Bowie first caught the eye and ear of the public in July 1969 when his song "Space Oddity" reached the top five of the UK Singles Chart. After a three-year period of experimentation he re-emerged in 1972 during the glam rock era with the flamboyant, androgynous alter ego Ziggy Stardust, spearheaded by the hit single "Starman" and the album The Rise and Fall of Ziggy Stardust and the Spiders from Mars. Bowie's impact at that time, as described by biographer David Buckley, "challenged the core belief of the rock music of its day" and "created perhaps the biggest cult in popular culture." The relatively short-lived Ziggy persona proved merely one facet of a career marked by continual reinvention, musical innovation and striking visual presentation.
In 1975, Bowie achieved his first major American crossover success with the number-one single "Fame" and the hit album Young Americans, which the singer characterised as "plastic soul". The sound constituted a radical shift in style that initially alienated many of his UK devotees. He then confounded the expectations of both his record label and his American audiences by recording the minimalist album Low (1977)—the first of three collaborations with Brian Eno over the next two years. Low, "Heroes", and Lodger, the so-called "Berlin Trilogy" albums, all reached the UK top five and received lasting critical praise. After uneven commercial success in the late 1970s, Bowie had UK number ones with the 1980 single "Ashes to Ashes", its parent album Scary Monsters (and Super Creeps), and "Under Pressure", a 1981 collaboration with Queen. He then reached a new commercial peak in 1983 with Let's Dance, which yielded several hit singles. Throughout the 1990s and 2000s, Bowie continued to experiment with musical styles, including blue-eyed soul, industrial, adult contemporary, and jungle. He has not toured since the 2003–04 Reality Tour and has not performed live since 2006. Bowie's latest studio album The Next Day was released in March 2013.

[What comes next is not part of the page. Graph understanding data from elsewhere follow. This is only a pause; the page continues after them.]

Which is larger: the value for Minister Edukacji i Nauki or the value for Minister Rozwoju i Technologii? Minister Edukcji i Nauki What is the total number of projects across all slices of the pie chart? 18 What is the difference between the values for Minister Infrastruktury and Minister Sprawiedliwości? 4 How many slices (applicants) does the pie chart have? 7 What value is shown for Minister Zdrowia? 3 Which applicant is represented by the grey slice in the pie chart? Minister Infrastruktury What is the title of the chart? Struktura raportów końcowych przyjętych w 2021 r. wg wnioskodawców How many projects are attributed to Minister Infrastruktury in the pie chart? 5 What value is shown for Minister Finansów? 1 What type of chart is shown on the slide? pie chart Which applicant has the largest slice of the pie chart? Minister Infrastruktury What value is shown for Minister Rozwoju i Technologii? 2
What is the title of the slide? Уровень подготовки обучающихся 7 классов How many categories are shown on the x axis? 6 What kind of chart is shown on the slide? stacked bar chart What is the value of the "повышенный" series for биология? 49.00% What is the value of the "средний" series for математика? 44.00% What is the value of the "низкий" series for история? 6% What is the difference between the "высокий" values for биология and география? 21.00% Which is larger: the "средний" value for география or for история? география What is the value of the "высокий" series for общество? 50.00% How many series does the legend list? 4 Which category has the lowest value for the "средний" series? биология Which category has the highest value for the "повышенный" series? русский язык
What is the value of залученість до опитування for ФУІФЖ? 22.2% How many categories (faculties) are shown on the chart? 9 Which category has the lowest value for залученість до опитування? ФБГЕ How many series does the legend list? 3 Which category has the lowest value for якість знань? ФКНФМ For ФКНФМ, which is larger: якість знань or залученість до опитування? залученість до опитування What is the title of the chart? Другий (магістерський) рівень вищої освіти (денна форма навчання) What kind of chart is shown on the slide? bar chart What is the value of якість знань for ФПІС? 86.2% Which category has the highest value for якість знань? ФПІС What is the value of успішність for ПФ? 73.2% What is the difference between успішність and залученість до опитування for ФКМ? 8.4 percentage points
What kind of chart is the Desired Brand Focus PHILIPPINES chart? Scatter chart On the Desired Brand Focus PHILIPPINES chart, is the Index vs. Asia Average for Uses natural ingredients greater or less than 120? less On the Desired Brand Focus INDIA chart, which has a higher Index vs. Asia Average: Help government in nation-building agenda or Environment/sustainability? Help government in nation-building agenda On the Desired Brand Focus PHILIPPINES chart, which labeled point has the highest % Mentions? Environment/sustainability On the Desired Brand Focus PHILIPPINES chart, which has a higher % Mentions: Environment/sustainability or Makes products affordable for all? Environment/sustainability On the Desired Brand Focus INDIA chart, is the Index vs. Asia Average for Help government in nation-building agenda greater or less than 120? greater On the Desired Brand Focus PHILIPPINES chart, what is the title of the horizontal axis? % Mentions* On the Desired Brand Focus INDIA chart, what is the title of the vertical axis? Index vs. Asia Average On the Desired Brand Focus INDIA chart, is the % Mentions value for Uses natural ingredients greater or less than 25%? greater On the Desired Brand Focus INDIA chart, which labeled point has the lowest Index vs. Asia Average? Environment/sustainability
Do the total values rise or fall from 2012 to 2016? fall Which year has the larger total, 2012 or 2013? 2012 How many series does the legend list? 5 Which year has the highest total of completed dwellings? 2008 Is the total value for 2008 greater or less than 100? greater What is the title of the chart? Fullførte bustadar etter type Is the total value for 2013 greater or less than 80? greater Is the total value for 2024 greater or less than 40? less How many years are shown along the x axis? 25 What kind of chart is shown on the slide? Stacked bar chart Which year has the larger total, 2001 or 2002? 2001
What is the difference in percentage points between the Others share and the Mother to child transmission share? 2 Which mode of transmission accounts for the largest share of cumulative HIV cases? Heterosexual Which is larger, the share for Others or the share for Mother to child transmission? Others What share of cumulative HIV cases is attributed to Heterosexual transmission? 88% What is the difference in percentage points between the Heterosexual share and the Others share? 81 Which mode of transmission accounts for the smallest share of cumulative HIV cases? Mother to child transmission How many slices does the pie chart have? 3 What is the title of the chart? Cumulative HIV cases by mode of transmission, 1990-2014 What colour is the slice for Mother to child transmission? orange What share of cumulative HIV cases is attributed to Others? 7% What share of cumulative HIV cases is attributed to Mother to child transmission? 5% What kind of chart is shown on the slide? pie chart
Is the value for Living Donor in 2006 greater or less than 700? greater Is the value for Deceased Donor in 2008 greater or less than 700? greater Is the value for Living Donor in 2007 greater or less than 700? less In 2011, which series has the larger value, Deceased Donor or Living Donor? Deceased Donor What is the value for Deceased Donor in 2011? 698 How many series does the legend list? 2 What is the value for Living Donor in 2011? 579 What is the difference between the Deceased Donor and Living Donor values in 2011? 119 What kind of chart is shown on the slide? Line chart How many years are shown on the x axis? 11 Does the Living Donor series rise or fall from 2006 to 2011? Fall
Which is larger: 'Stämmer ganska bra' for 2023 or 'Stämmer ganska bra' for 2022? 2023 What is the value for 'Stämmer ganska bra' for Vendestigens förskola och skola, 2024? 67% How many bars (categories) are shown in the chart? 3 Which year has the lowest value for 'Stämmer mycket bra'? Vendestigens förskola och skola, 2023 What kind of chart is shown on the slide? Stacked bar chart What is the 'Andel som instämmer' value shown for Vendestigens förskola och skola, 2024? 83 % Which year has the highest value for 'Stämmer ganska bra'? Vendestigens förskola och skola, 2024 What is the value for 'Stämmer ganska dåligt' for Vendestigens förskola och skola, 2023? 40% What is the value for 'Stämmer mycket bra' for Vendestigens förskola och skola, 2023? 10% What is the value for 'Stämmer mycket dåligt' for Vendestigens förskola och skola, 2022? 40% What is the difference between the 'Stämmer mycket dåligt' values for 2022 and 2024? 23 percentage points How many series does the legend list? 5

David Buckley says of Bowie: "His influence has been unique in popular culture—he has permeated and altered more lives than any comparable figure." In the BBC's 2002 poll of the 100 Greatest Britons, Bowie was placed at number 29. Throughout his career, he has sold an estimated 140 million albums. In the UK, he has been awarded nine Platinum album certifications, 11 Gold and eight Silver, and in the US, five Platinum and seven Gold certifications. In 2004, Rolling Stone ranked him 39th on their list of the "100 Greatest Artists of All Time", and 23rd on their list of the best singers of all time.